Flexible and Fast Spatial Return Level Estimation Via a Spatially Fused Penalty

Danielle Sass, Bo Li, Brian J. Reich

Research output: Contribution to journalArticlepeer-review

Abstract

Spatial extremes are common for climate data as the observations are usually referenced by geographic locations and dependent when they are nearby. An important goal of extremes modeling is to estimate the T-year return level. Among the methods suitable for modeling spatial extremes, perhaps the simplest and fastest approach is the spatial generalized extreme value (GEV) distribution and the spatial generalized Pareto distribution (GPD) that assume marginal independence and only account for dependence through the parameters.
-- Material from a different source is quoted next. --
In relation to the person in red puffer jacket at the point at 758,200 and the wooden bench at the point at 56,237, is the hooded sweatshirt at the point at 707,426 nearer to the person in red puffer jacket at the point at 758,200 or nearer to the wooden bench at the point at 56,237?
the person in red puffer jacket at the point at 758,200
Despite the simplicity, simulations have shown that return level estimation using the spatial GEV and spatial GPD still provides satisfactory results compared to max-stable processes, which are asymptotically justified models capable of representing spatial dependence among extremes. However, the linear functions used to model the spatially varying coefficients are restrictive and may be violated. We propose a flexible and fast approach based on the spatial GEV and spatial GPD by introducing fused lasso and fused ridge penalty for parameter regularization. This enables improved return level estimation for large spatial extremes compared to the existing methods. Supplemental files for this article are available online.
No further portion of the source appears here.